KAMU DÜZENİNE AYKIRI
İstismar ve tecavüze ilişkin okullarda düzenlemek istedikleri seminer için yaptıkları başvuruların, Urfa İl Milli Eğitim Müdürlüğü tarafından "Kamu düzenine aykırı" gerekçesiyle reddedildiğini aktaran Güneş, "Amacımız çocuğa ulaşarak, farkındalık yaratıp, bu olayların bitmesini sağlamaktı. Bu konuyle ilgili çalışmaları sorduğumuzda 'var' diyorlar. Ama şimdiye kadar görmedik. Bölgede yaşanan bu tür vakalar, karşılıklı uzlaşıya gidilerek çözülmeye çalışılıyor" diye belirtti.

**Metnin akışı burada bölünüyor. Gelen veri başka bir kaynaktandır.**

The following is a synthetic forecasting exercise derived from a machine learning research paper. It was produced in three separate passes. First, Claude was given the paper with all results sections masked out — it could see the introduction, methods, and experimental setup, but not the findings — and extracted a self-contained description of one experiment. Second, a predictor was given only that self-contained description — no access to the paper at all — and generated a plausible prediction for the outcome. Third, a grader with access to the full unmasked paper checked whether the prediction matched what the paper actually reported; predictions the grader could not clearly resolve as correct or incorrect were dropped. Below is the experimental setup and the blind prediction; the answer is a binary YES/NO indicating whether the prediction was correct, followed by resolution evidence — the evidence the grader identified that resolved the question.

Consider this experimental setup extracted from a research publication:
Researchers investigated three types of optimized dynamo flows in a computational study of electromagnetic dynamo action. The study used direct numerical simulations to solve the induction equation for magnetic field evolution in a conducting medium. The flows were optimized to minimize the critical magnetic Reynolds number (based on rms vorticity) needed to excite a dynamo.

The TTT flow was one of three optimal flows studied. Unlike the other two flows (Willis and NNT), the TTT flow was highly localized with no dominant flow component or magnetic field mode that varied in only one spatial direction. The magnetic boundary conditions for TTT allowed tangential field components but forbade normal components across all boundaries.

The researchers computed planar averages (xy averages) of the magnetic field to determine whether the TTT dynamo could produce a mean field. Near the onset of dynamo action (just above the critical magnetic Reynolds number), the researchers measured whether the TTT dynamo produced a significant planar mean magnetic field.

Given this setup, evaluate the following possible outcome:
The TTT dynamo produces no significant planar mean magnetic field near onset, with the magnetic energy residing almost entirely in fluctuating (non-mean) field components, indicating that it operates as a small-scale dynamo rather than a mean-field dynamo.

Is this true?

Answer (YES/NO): NO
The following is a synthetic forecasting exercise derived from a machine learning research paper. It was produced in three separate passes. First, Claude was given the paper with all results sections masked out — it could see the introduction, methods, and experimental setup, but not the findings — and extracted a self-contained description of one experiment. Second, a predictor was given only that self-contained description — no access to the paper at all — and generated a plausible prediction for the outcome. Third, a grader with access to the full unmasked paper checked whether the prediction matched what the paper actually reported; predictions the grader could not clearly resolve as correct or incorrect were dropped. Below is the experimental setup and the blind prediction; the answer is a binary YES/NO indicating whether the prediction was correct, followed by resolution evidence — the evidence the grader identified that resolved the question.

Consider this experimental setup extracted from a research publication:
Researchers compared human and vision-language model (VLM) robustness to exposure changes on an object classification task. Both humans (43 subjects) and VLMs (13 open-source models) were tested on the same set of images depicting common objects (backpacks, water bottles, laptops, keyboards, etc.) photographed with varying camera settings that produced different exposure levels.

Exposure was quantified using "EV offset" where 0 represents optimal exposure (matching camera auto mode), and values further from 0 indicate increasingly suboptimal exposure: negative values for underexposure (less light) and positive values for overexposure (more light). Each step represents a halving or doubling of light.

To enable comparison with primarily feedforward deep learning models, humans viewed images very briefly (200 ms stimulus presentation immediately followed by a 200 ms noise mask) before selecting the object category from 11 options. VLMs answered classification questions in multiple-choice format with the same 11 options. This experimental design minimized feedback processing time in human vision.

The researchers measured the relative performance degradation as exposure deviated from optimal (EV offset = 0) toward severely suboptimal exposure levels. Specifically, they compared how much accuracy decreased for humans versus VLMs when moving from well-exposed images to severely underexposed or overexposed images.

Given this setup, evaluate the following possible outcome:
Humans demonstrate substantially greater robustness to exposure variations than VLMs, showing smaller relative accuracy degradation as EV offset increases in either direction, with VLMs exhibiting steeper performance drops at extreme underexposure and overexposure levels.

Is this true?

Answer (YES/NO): NO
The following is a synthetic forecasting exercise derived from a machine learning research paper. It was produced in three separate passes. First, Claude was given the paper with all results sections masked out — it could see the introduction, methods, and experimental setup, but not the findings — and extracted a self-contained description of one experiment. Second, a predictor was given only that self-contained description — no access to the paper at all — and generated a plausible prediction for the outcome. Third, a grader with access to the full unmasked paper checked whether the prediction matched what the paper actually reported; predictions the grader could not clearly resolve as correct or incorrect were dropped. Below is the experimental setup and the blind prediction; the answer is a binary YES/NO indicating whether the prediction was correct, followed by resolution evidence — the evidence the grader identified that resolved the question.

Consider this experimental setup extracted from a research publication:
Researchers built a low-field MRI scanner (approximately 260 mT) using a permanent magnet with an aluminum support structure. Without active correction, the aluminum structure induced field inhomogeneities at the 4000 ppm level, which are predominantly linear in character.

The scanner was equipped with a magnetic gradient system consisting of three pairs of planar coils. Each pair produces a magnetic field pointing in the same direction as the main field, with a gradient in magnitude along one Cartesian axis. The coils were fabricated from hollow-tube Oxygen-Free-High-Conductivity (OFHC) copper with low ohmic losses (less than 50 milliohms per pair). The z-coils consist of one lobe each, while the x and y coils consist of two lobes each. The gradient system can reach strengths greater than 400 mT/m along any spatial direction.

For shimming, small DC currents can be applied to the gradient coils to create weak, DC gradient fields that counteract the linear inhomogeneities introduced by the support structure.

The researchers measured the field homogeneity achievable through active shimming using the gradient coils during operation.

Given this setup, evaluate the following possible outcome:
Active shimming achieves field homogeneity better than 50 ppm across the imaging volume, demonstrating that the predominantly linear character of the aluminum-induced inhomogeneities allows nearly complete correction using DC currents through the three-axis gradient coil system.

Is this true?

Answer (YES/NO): YES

CEYLANPINAR VAKASINI HATIRLATTI
Komisyon üyesi Avukat Melis Can Güneş de, tecavüz ve istismar vakalarında cezasızlık politikalarına, 5 Şubat'ta Ceylanpınar'da 4 çocuğa tecavüz ederek, fuhuşa zorlayan 5 kişinin tahliye edilmesini hatırlatarak dikkat çekti. Güneş, suçun sabit olmasına rağmen mahkemenin tahliye kararı vermesinini hukuka aykırı olduğunu söyledi.

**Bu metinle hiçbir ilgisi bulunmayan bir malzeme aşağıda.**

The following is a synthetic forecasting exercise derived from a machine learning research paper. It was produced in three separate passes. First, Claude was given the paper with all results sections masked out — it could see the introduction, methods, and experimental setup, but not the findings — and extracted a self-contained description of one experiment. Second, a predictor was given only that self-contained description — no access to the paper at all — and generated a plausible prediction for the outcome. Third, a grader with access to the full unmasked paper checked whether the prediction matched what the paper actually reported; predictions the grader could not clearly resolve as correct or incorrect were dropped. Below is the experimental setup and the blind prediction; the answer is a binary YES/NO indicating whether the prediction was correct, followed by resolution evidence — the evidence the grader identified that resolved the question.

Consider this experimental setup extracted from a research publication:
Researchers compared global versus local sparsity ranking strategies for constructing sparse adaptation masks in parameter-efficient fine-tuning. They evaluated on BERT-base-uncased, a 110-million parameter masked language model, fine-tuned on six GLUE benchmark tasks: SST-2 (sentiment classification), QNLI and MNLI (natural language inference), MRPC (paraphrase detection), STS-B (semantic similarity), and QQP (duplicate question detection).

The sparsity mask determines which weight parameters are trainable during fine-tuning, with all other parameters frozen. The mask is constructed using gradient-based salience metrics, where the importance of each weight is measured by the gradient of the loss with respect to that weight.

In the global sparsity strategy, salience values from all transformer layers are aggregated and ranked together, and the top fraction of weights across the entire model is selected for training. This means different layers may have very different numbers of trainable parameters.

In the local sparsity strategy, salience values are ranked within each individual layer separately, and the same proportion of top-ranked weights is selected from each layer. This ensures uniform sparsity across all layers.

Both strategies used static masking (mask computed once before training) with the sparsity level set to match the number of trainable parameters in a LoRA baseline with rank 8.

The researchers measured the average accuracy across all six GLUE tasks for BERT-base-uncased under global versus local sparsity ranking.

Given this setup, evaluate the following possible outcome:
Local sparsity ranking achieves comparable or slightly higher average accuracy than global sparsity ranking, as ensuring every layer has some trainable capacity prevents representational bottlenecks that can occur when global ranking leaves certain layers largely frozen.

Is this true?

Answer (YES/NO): NO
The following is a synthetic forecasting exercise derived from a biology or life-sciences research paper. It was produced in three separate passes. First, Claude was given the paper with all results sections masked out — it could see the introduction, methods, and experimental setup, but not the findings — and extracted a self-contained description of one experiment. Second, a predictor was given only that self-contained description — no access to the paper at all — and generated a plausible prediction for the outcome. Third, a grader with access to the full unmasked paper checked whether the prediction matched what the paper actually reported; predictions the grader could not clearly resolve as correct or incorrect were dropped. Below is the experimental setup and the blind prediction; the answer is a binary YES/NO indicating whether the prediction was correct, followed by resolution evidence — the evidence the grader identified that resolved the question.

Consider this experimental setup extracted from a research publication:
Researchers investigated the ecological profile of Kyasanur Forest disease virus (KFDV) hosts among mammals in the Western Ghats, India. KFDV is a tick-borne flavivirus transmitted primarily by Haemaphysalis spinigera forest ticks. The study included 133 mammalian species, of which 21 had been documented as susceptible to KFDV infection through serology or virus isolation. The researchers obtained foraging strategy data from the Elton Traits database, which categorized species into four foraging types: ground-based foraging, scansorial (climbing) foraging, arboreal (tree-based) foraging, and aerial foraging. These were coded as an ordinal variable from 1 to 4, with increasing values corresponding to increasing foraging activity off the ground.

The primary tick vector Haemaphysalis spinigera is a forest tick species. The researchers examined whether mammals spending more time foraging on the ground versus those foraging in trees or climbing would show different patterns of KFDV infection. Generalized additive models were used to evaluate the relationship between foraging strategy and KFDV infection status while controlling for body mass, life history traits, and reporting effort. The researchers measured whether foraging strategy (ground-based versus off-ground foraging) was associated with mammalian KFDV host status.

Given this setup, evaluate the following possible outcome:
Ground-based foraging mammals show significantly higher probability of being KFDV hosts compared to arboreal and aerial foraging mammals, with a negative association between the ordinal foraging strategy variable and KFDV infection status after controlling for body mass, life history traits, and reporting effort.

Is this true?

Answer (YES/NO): NO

Dosyaya müdahil olma taleplerinin de, "Zarar görmedikleri" gerekçesiyle reddedildiğini söyleyen Güneş, "Çocuklara karşı işlenen suç sabitti. Çünkü 4 sanığın kolluktaki ifadelerinde suçu itiraf etmişler. Mahkemeye çıkarılan sanıklar 'biz işkence altında bu ifadeleri verdik' demeleri üzerine, mahkeme 4 kişiyi de tahliye etti. Bu usule uygun değildir. Mahkemenin tahliye kararı hukuka aykırıdır. Mahkeme çocukların hastaneye götürülmesini ve yaş tespitlerinin yapılması gerekçesi ile bu kişilerin tahliyesini verdi. 2018 tarihinde yaşanan bu olaya ilişkin, çocuklar ile ilgili herhangi bir araştırma yapılmayıp bir rapor dahi hazırlanmamış" diye konuştu.

'MÜSLÜMANIM DİYEN TAHLİYE EDİLİYOR'
Sanıkların, "Ben Müslümanım asla böyle bir şey yapmam" diyerek talepte bulunmaları üzerine tahliye edildiklerini vurgulayan Güneş, şunları söyledi: "Mahkemeler, STK'leri, baroları, kurum ve kuruluşları mahkeme salonlarından uzak tutarak, cezasızlık politikası uyguluyor. Müdahillik talebimizi reddederek, bizi mahkemeden uzak tutuyor. Bu tahliyeler, bölgedeki mahkemelerin tutumunu gösteriyor. Mahkemelerin sanıkları tahliye etmesi, erk zihniyeti güçlendirerek, kişileri bu suça teşvik ediyor. Bizleri her ne kadar mahkeme salonlarından uzak tutmaya çalışsalar da, bu dosyaların takipçisi olmaya devam edeceğiz."